Trifuse: Enhancing Attention-Based GUI Grounding via Multimodal Fusion
Longhui Ma, Di Zhao, Siwei Wang, Zhao Lv, Miao Wang
TL;DR
Trifuse tackles the data-hungry problem of grounding natural language instructions to GUI elements by fusing three complementary modalities at inference: MLLM attention, OCR-derived text cues, and icon-caption semantics. Through a Consensus-SinglePeak fusion strategy, it jointly enforces cross-modal agreement while preserving modality-specific discriminative peaks, and a two-stage localization scheme enhances spatial precision on high-resolution screens without any GUI-specific fine-tuning. Extensive experiments across four grounding benchmarks show that Trifuse closes much of the gap to supervised fine-tuning and RL approaches while requiring no task-specific annotated data, with ablations confirming the value of OCR and caption cues and the effectiveness of token/head filtering and the CS fusion design. This data-efficient, modular framework demonstrates strong generalization across platforms and layouts, highlighting a practical path toward scalable GUI agents that do not depend on large GUI-grounding datasets.
Abstract
GUI grounding maps natural language instructions to the correct interface elements, serving as the perception foundation for GUI agents. Existing approaches predominantly rely on fine-tuning multimodal large language models (MLLMs) using large-scale GUI datasets to predict target element coordinates, which is data-intensive and generalizes poorly to unseen interfaces. Recent attention-based alternatives exploit localization signals in MLLMs attention mechanisms without task-specific fine-tuning, but suffer from low reliability due to the lack of explicit and complementary spatial anchors in GUI images. To address this limitation, we propose Trifuse, an attention-based grounding framework that explicitly integrates complementary spatial anchors. Trifuse integrates attention, OCR-derived textual cues, and icon-level caption semantics via a Consensus-SinglePeak (CS) fusion strategy that enforces cross-modal agreement while retaining sharp localization peaks.

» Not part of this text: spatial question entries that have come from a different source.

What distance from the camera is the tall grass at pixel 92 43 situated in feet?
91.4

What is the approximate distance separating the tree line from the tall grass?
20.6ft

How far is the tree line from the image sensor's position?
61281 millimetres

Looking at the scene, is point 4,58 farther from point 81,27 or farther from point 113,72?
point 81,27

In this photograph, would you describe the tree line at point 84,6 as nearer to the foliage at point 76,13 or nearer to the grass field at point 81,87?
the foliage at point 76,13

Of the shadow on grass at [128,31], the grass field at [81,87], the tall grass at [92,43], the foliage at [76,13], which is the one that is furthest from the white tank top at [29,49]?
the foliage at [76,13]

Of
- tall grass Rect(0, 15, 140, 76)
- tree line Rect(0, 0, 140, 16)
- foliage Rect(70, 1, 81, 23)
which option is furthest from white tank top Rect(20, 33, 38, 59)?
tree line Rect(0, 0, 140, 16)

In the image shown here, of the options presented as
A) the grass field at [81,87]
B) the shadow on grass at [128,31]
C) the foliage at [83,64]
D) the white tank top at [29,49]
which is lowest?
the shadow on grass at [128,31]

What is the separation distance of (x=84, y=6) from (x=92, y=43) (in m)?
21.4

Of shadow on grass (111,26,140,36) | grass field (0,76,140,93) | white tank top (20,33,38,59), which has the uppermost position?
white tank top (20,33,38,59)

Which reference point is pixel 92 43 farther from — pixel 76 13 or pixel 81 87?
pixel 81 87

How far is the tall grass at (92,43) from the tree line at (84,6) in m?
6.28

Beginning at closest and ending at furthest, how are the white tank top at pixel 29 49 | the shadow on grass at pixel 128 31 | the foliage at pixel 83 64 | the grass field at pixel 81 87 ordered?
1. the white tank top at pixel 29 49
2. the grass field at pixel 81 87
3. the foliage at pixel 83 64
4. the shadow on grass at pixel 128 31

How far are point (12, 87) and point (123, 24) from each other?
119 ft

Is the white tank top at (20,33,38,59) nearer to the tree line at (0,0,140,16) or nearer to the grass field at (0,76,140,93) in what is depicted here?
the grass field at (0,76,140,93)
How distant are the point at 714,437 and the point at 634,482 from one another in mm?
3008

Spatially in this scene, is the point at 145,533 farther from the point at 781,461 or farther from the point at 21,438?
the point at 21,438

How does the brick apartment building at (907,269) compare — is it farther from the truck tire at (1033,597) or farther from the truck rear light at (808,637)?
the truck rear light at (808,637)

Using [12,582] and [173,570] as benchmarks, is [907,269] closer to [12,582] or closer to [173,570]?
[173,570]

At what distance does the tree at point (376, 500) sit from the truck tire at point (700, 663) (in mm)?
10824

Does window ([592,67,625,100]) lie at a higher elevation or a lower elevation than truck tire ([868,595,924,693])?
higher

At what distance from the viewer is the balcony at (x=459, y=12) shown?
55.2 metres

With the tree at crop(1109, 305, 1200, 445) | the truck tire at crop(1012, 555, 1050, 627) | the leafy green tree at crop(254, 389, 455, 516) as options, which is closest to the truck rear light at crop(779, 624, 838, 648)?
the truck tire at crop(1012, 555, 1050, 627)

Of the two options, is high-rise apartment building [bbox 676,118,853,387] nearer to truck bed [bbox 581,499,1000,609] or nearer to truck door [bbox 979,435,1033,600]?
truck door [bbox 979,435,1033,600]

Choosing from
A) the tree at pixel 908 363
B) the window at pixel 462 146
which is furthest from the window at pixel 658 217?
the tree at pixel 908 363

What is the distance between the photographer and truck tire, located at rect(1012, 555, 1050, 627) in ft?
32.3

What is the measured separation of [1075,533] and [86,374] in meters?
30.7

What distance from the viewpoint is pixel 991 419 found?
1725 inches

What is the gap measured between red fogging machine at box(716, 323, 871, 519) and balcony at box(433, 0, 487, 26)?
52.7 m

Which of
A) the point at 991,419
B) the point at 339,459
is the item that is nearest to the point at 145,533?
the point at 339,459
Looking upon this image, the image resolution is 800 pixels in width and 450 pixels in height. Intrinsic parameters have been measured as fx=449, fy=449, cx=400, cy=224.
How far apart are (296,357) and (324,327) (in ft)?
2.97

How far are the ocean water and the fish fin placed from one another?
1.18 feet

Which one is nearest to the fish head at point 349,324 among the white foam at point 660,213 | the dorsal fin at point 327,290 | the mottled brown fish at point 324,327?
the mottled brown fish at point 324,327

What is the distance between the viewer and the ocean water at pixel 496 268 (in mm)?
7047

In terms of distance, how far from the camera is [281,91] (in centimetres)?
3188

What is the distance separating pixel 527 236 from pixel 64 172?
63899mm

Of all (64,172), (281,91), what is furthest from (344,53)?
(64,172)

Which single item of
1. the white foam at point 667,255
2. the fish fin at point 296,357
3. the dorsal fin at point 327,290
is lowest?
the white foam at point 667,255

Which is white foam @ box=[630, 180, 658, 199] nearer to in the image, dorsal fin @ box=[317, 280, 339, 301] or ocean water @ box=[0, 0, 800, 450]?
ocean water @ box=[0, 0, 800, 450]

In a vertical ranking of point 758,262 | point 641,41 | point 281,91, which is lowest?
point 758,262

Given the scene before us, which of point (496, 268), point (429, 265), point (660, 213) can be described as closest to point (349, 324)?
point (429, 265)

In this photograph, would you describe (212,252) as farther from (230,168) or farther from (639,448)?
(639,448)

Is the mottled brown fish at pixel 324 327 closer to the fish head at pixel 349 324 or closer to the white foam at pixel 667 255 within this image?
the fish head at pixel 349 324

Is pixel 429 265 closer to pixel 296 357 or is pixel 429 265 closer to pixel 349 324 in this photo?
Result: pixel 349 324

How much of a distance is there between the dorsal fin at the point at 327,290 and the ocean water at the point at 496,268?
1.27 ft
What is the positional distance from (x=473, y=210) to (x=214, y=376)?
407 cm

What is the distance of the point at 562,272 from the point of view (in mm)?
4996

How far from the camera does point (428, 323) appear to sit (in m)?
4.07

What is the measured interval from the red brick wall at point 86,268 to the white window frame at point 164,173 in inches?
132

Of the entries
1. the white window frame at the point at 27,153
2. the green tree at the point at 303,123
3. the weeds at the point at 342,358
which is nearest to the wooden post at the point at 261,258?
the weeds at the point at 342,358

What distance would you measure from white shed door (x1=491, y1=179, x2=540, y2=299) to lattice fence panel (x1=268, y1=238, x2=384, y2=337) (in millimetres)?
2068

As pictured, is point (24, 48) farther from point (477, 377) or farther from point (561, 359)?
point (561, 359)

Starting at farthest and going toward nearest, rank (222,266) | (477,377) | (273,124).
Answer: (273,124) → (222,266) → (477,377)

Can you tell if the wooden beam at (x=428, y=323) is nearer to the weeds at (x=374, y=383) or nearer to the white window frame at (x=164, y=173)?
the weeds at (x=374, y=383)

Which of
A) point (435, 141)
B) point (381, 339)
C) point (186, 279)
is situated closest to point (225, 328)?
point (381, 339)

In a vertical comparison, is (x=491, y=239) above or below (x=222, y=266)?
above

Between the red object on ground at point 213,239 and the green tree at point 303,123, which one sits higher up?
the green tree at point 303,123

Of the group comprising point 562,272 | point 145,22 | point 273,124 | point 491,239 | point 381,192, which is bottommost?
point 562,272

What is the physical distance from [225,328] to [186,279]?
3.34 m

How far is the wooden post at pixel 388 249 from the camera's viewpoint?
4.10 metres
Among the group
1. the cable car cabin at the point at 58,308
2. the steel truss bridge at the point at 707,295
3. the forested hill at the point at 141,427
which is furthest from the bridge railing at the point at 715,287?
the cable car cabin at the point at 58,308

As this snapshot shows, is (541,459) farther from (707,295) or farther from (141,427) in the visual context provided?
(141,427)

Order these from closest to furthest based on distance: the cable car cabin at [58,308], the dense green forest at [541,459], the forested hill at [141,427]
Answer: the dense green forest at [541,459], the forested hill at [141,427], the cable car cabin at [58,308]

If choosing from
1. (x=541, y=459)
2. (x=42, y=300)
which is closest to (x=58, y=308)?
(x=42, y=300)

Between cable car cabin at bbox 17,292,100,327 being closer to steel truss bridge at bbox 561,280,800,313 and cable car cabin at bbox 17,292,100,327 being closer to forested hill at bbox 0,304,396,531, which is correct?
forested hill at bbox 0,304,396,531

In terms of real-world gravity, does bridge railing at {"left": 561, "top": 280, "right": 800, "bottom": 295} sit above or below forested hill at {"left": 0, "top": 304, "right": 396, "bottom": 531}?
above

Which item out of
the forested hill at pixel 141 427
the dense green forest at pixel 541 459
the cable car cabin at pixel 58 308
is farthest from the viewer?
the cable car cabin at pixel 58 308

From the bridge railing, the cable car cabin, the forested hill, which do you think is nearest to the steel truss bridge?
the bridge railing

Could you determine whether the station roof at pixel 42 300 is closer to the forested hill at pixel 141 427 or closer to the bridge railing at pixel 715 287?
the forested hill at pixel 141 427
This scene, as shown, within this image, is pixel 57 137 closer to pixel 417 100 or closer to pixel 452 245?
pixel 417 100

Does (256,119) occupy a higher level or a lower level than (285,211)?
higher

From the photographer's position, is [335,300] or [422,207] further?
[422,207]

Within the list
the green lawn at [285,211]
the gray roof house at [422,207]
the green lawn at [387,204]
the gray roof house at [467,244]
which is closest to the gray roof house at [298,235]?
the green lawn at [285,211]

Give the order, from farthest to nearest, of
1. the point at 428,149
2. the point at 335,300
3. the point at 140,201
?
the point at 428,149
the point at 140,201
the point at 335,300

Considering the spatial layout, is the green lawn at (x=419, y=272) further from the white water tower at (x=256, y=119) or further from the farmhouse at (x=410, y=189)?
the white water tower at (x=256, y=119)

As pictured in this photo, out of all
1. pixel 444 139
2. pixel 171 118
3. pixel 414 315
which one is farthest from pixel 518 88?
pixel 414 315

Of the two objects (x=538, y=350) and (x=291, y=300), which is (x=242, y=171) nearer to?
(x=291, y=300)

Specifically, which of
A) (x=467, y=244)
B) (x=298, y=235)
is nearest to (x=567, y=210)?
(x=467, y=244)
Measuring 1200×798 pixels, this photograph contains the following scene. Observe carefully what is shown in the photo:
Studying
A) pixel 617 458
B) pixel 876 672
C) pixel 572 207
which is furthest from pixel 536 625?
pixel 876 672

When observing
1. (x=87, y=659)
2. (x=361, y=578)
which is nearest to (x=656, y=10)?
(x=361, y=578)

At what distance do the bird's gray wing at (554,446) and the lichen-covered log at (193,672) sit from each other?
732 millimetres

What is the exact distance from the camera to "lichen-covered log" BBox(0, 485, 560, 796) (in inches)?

Extensive evaluations on four grounding benchmarks demonstrate that Trifuse achieves strong performance without task-specific fine-tuning, substantially reducing the reliance on expensive annotated data. Moreover, ablation studies reveal that incorporating OCR and caption cues consistently improves attention-based grounding performance across different backbones, highlighting its effectiveness as a general framework for GUI grounding.